• [取り組む課題]
**1.** 南京旅行記にある次の一文を英語に訳してください:「ホテルの予約を電話でできるとはその当時非常に稀なことであり、かなり期待できるホテルであることが分かった。」
**2.** 南京旅行記を、最後の文の次から再開する形で書き継いでください。

• [本文]
....................

《昔の旅1986年‐激闘中国大陸編》南京ー金陵飯店とバスの故障

〈4回目の旅-1986年12月南京〉
―金陵飯店とバスの故障

1. 南京
(1)南京まで
上海も冬になり肌寒くなった12月、良いホテルに泊まり湯船にゆっくり浸かりたいという日本的な理由で南京に行くことになった。何しろ南京には金陵飯店がある。当時としてはレベルの高いホテルと聞いていたので、早速電話すると250元で予約が取れた。ホテルの予約を電話でできるとはその当時非常に稀なことであり、かなり期待できるホテルであることが分かった。

今回は同室のAさんと2人で旅。と思ったら、同窓で1年先輩のMさんと華東師範で日本語の先生の女性2人も同行することになった。彼らは南京大学の知り合いに会いに行くところだった。

....................

• [記録データ]
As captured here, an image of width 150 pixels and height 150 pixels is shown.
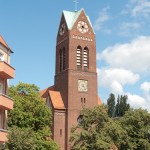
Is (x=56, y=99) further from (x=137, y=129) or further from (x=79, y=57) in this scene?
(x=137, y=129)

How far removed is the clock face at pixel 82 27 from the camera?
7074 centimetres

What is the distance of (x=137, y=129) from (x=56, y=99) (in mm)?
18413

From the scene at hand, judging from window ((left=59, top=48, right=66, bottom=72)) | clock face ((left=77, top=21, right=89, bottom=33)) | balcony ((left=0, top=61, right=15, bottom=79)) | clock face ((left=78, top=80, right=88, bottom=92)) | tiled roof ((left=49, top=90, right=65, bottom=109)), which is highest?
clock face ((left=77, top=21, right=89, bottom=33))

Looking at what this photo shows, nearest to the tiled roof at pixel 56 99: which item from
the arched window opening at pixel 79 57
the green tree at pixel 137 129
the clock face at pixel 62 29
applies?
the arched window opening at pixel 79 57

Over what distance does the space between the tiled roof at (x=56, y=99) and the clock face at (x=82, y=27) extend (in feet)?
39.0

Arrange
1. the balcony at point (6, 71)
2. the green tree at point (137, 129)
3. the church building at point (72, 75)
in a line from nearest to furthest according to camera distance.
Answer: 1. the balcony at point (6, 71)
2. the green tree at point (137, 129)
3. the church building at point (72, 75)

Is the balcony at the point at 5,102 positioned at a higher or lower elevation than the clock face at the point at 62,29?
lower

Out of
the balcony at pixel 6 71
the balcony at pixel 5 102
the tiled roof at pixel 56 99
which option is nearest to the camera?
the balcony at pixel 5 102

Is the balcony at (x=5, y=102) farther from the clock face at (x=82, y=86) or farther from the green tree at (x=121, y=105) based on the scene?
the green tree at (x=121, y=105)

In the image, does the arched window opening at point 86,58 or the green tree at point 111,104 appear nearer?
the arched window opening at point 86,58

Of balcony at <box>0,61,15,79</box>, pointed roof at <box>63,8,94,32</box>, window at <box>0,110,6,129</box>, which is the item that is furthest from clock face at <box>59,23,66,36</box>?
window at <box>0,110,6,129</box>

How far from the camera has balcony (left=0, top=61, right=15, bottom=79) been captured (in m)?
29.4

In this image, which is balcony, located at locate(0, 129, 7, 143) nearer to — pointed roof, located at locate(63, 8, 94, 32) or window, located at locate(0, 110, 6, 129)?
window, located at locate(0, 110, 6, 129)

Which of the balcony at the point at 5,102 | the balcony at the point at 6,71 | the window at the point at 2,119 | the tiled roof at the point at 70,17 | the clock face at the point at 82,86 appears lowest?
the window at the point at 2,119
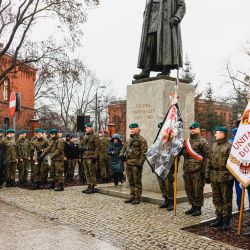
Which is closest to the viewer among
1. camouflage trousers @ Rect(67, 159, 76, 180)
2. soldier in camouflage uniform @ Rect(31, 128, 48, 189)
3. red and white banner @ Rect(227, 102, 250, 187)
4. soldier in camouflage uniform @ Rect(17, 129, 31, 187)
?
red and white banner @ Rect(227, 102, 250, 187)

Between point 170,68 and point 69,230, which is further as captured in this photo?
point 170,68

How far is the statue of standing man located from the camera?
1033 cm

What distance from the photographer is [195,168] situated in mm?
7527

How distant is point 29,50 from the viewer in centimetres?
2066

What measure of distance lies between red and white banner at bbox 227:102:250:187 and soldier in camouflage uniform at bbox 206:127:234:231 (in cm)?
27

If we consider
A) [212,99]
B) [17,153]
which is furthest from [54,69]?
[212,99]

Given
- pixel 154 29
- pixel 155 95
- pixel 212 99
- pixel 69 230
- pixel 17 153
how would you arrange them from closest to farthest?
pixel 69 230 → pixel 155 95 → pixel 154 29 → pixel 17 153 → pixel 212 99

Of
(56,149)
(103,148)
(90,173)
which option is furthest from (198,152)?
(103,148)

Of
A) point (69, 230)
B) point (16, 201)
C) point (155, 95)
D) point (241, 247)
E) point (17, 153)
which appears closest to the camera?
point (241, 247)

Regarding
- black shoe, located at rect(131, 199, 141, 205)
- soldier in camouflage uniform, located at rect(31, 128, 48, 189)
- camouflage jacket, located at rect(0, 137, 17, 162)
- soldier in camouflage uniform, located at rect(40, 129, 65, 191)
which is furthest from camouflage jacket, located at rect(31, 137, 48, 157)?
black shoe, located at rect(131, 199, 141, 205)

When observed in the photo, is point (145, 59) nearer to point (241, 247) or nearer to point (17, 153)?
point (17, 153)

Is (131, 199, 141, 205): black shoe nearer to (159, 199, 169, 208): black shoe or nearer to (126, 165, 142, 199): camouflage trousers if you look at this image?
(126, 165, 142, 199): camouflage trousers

....................

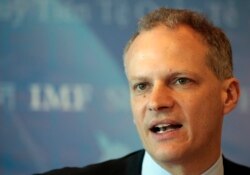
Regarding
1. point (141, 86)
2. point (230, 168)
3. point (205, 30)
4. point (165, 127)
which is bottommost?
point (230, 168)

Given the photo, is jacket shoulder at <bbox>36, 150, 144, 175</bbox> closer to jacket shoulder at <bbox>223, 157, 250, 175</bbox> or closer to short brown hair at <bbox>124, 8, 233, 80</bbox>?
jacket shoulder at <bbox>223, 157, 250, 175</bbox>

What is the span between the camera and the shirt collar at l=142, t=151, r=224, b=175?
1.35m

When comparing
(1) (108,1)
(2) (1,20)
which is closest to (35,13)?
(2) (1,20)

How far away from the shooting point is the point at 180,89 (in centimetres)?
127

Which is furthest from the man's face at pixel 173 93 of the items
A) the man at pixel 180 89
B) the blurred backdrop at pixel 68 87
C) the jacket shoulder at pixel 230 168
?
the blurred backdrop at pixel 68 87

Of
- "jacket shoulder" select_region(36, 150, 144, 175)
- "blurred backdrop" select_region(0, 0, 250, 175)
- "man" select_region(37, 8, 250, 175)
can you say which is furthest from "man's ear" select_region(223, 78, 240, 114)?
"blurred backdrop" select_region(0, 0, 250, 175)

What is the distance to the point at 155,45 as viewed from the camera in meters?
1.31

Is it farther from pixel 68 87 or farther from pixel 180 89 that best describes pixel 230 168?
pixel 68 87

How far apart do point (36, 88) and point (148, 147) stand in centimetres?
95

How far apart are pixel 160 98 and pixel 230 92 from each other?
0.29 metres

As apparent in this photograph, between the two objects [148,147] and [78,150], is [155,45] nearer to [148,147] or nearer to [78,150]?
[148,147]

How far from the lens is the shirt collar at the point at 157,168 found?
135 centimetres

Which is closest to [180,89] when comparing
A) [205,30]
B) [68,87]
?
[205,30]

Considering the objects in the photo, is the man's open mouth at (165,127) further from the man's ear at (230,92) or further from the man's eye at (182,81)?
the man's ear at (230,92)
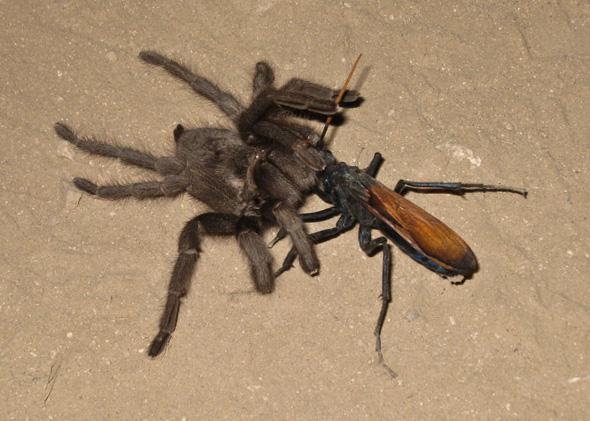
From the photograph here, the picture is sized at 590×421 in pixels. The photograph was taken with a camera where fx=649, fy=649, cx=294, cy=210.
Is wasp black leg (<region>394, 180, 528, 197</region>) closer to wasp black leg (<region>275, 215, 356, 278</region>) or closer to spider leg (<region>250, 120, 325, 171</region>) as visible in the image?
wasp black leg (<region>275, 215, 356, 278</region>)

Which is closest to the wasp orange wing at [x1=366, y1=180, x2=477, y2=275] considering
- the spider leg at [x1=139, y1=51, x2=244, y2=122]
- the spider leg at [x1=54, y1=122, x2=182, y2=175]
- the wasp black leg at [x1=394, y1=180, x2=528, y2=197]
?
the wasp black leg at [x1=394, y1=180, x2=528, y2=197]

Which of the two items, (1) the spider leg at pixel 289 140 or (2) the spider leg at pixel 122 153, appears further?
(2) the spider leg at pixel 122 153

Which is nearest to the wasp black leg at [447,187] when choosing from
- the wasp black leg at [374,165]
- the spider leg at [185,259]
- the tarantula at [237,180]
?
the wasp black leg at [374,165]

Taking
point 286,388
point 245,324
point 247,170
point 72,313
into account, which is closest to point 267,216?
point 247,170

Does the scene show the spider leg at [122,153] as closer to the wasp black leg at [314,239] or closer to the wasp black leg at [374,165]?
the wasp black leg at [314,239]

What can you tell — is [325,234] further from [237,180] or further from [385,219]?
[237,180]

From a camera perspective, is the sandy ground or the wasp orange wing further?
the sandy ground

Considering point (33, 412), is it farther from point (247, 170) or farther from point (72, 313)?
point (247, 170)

....................

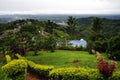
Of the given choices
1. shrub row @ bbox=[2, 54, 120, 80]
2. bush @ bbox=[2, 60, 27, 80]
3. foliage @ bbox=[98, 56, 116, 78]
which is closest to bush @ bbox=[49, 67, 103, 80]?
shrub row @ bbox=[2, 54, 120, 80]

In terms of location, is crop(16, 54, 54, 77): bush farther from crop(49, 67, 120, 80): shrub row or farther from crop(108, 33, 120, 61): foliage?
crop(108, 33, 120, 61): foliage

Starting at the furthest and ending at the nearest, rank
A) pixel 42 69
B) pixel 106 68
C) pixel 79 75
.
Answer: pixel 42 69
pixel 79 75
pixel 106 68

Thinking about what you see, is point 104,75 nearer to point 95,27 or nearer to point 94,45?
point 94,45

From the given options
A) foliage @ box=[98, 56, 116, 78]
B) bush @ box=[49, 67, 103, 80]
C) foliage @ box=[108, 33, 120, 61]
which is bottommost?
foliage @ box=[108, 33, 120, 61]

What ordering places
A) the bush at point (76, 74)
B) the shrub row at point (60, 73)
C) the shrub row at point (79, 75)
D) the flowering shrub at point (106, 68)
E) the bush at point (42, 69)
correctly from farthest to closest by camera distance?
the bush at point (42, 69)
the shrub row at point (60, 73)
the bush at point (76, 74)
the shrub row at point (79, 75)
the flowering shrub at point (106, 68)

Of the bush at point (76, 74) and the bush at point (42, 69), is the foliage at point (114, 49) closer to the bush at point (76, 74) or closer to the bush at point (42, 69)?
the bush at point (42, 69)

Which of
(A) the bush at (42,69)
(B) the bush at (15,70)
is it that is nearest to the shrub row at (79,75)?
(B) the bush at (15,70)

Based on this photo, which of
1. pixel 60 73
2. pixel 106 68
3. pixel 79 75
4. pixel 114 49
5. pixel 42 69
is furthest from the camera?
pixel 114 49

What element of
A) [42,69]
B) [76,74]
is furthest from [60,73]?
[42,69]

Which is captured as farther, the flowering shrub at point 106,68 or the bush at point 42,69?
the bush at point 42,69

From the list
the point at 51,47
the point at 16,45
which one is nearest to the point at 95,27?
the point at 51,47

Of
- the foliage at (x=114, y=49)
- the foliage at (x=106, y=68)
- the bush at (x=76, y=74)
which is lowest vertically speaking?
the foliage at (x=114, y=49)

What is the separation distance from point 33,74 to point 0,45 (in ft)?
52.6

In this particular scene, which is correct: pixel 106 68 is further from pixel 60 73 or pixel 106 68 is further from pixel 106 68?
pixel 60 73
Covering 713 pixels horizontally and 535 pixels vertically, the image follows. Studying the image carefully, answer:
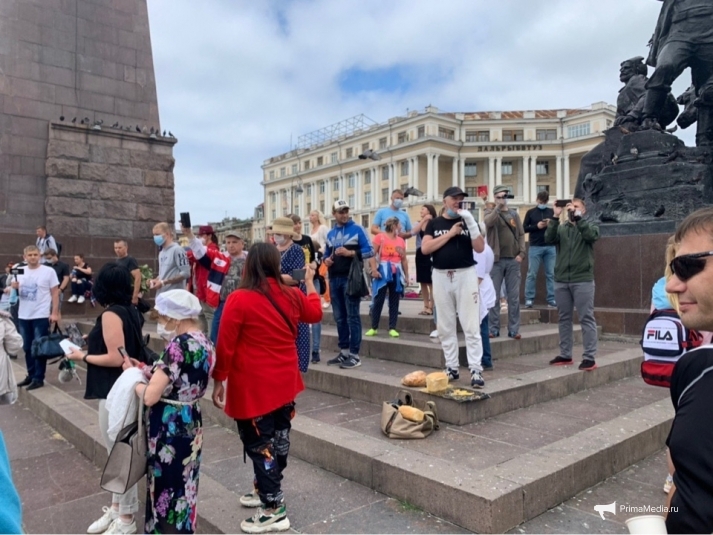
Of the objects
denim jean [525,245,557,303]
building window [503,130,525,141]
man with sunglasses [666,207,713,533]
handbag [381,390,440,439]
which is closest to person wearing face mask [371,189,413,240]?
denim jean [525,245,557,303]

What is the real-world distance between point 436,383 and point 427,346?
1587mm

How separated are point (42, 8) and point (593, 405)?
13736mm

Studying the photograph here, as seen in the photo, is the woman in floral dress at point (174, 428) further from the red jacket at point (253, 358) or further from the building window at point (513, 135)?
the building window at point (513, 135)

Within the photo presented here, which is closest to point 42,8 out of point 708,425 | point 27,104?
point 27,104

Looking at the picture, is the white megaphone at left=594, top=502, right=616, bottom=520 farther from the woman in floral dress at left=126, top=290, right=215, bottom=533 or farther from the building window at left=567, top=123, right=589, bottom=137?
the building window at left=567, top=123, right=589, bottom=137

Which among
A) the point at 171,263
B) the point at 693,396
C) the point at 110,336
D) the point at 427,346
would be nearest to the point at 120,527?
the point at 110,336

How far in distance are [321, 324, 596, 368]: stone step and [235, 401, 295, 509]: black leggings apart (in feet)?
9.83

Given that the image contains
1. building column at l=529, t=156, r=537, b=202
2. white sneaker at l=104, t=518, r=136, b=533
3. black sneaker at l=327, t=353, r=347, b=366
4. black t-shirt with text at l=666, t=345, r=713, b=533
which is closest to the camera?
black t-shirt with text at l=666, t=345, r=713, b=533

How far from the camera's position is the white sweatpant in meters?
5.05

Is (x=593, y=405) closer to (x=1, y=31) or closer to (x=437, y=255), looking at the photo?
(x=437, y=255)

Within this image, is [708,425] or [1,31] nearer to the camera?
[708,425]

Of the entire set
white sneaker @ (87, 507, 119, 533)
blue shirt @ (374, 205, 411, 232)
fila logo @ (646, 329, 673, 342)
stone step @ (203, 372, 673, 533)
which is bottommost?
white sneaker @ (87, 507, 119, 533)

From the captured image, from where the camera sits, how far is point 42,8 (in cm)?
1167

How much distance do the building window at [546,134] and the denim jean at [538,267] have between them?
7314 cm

....................

• [課題への解答]
**1.** Being able to book a hotel by phone was extremely rare at the time, and it became clear that this was a hotel of which a great deal could be expected.

**2.**
以前無錫に行くとき乗った列車に乗り、今回は終点の南京まで約5時間の旅である。前回は10月で気候の良い時であったから、非常に爽やかな秋の風景であったが、今回は畑も一面刈り取られ何も無い非常に寂しい冬景色だった。

(2)南京の夜
駅に着くと直ぐに金陵飯店へ。部屋はまあきれいな方であったが、湯船はそれ程大きくなかった。それでもホテルのチェックインで何時間も交渉することを考えれば満足、満足。

それから4人で南京大学へ行き、留学生と会う。南京大学は金陵飯店の直ぐ北にあり、町の中心にあるこじんまりした大学。金融機関から派遣された留学生も何人かいたが、今回は学生で留学している人々と会う。大学の先輩、後輩もいた。かれらは月に1度は上海に来ると言う。我々にとっては物の無い上海でも、南京から見ると憧れの町であるらしい。学生らしく書籍を購入しに来る人も居る。我々が実は恵まれていることがこの時分かる。留学生宿舎も我が復旦大学の方が整っている。お湯のシャワーが24時間出る、暖房(暖気)も24時間出ているのは全国の大学でも復旦だけ。南京大学ではそんな贅沢は無いと言う。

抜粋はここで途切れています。